Newport Beach resident Craig Stevens, 56, pleaded guilty earlier this year to one count of wire fraud, admitting he fraudulently solicited nearly $4.3 million from investors by claiming he had exclusive rights to In-N-Out franchises in the Middle East.
The problem is that the Irvine-based In-N-Out - prized by residents of the West and travelers alike for its bare-bones menu and delicious burgers - is a privately held corporation that "does not have any business partnerships or franchise agreements with third parties," according to court documents.
Stevens admitted to sending an email to a victim in Lebanon that discussed a purported licensing agreement, the Justice Department said. He told investors that each franchise cost $150,000 plus another $250,000 per year for royalties.
U.S. District Judge Andrew Guilford sentenced Stevens to 24 months in federal prison for the scheme.

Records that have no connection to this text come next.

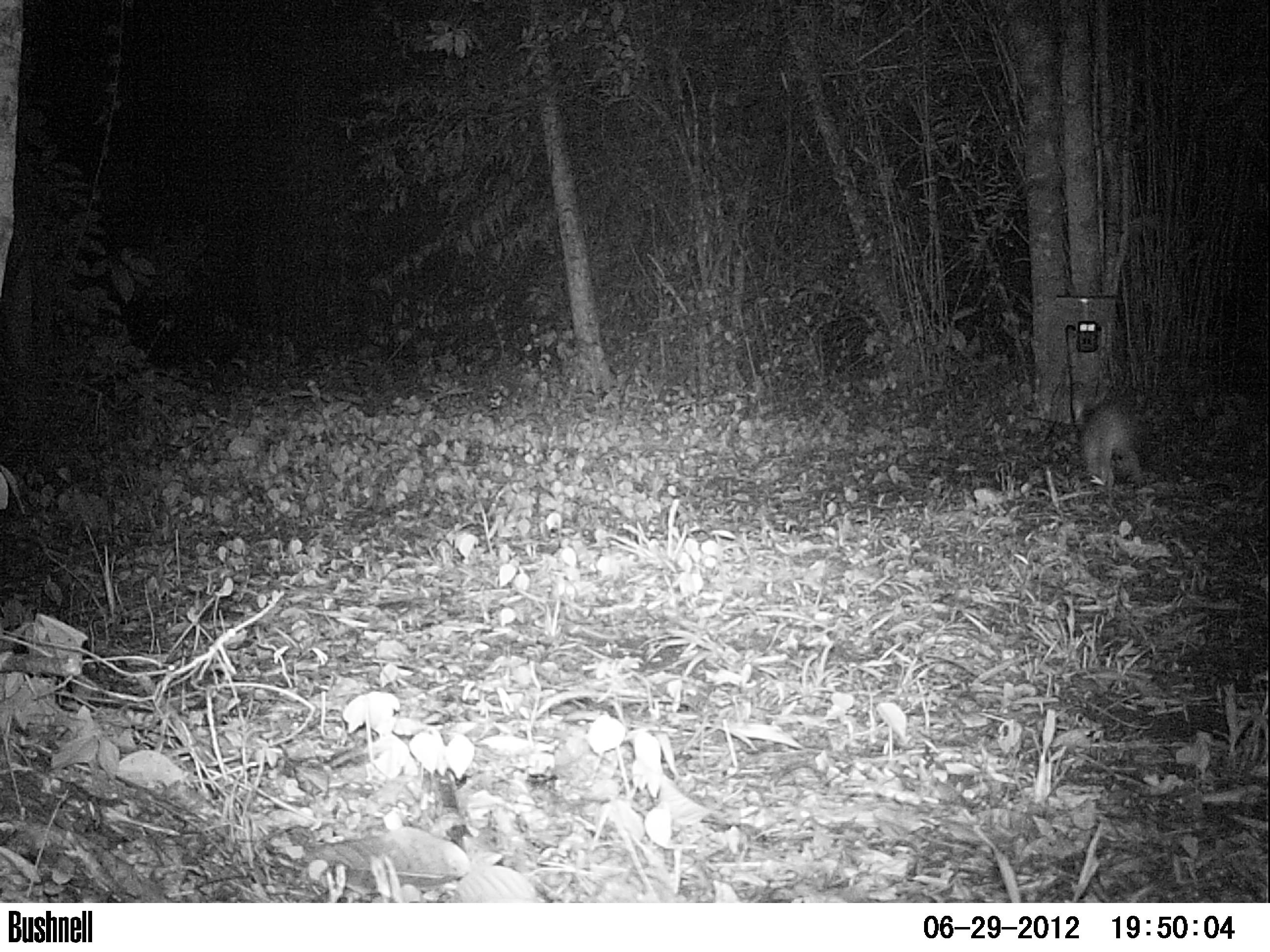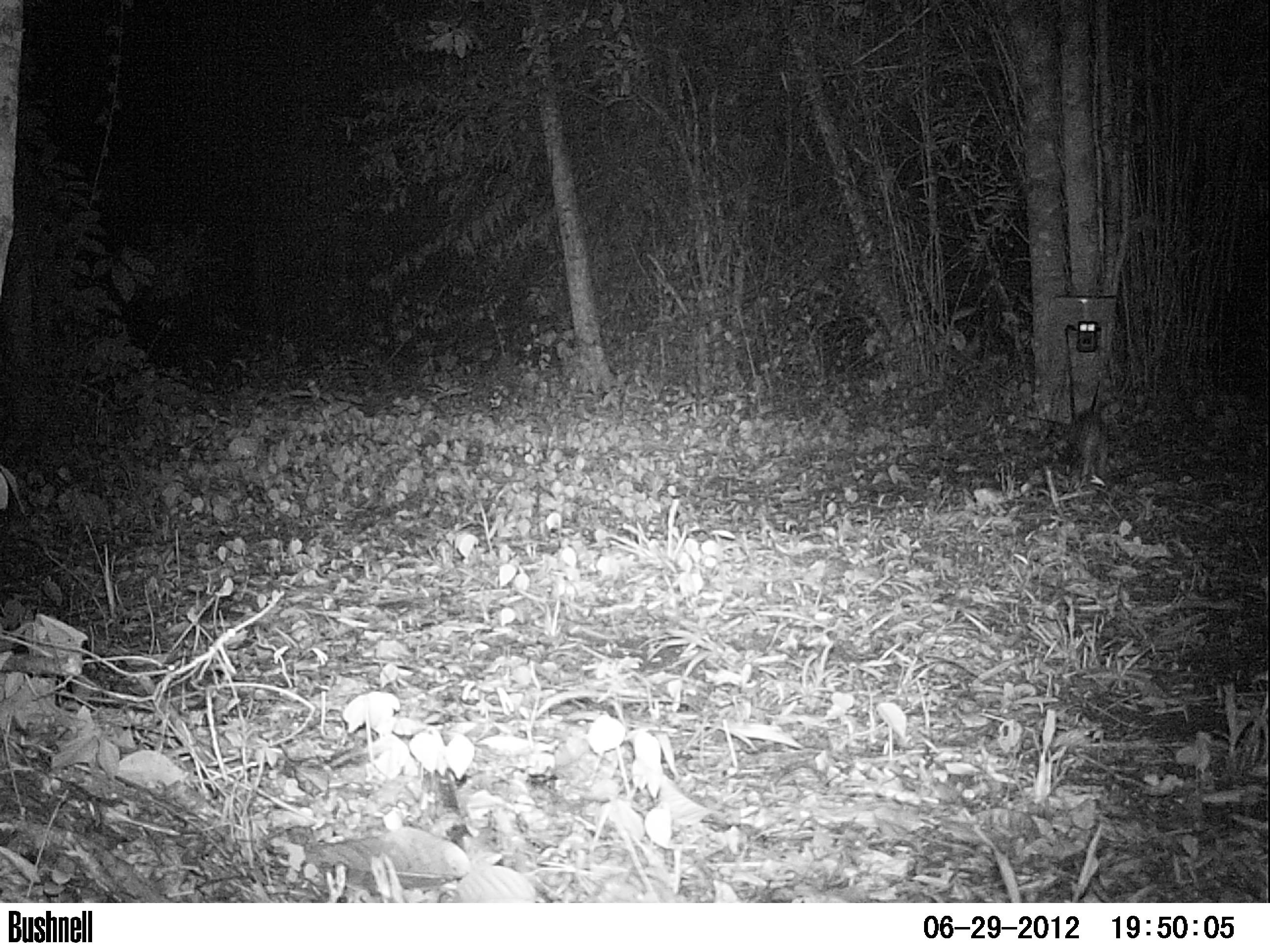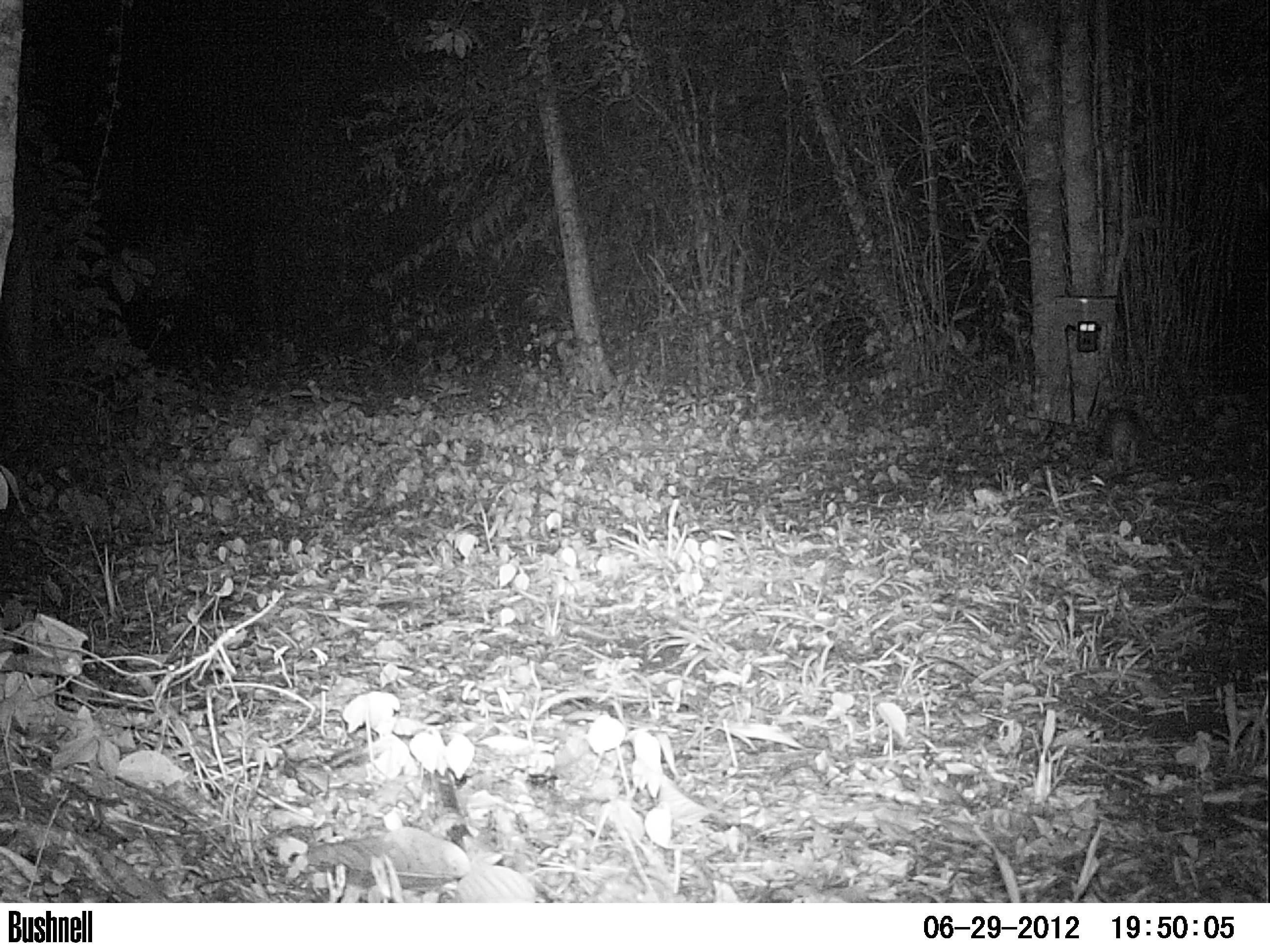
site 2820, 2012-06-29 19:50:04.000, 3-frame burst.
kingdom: Animalia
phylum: Chordata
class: Mammalia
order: Rodentia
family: Dasyproctidae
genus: Dasyprocta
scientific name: Dasyprocta punctata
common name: central american agouti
Dasyprocta punctata (central american agouti), count 1, age adult.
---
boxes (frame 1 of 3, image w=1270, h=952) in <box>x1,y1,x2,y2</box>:
dasyprocta punctata: <box>1071,400,1149,489</box>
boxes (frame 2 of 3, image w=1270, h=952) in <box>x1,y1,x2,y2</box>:
dasyprocta punctata: <box>1067,406,1111,483</box>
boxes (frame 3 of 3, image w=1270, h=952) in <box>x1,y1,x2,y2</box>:
dasyprocta punctata: <box>1092,407,1147,475</box>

Founded in 1948 as the first drive-through hamburger stand in California, In-N-Out expanded to 140 locations in the Golden State by 2000. Since then, the company has opened restaurants in Arizona, Nevada, Utah and most recently Oregon.

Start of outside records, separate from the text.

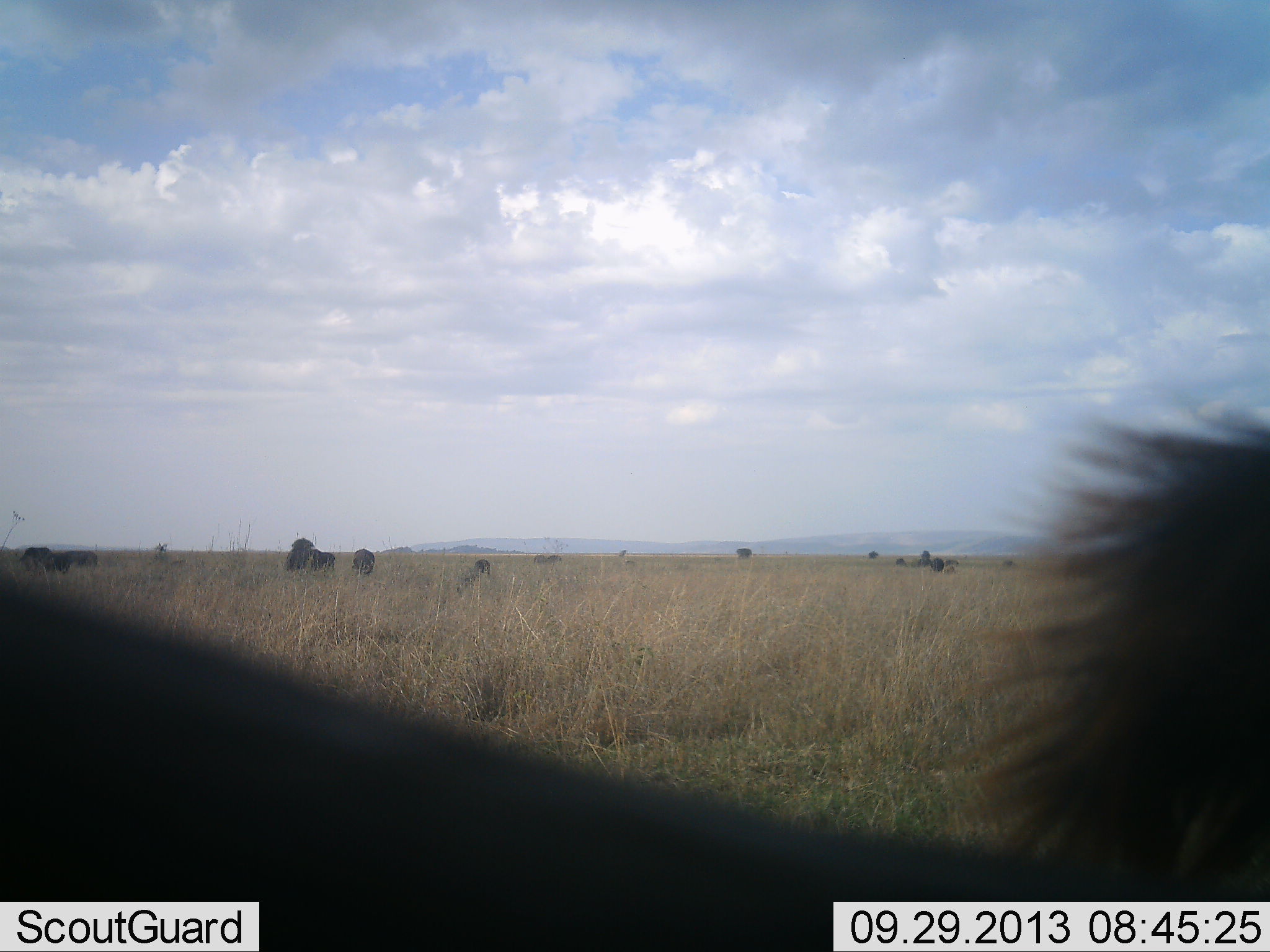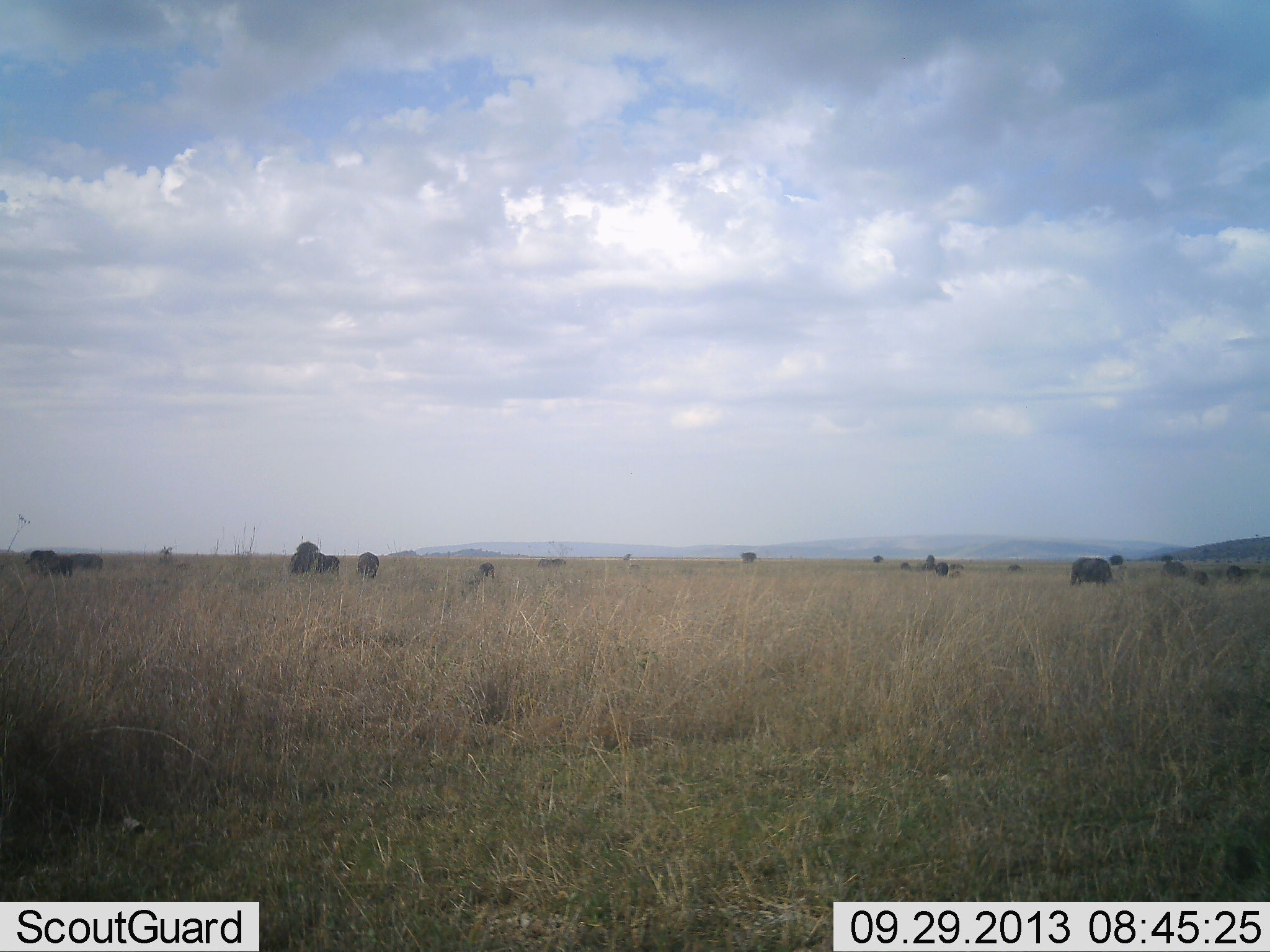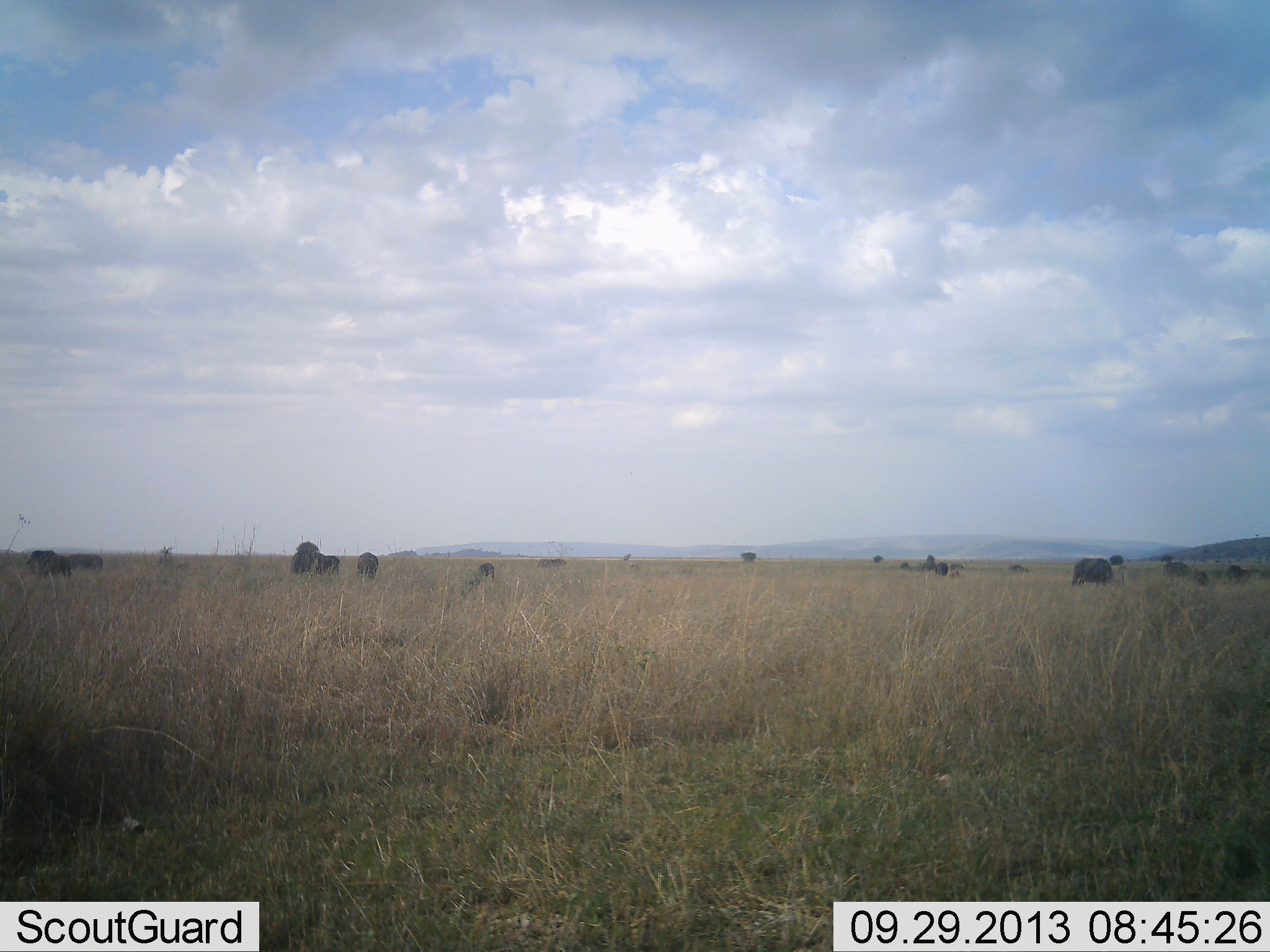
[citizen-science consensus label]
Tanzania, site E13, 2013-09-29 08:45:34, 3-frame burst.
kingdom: Animalia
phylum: Chordata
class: Mammalia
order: Artiodactyla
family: Bovidae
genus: Syncerus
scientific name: Syncerus caffer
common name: cape buffalo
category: buffalo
Buffalo (cape buffalo) (Syncerus caffer), count 11-50. Behavior (volunteer vote fractions): standing 50%, resting 0%, moving 38%, interacting 0%. Young present (vote fraction): 12%. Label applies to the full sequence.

The chain is still owned by the family that started it, and the current president says she has no plans to franchise or sell but will instead pass the reins to her two children.
In-N-Out has a loyal following that includes celebrity chefs like Anthony Bourdain, Mario Batali and Gordon Ramsey. And before she passed away, culinary icon Julia Child admitted to carrying a list of In-N-Out locations with her at all times.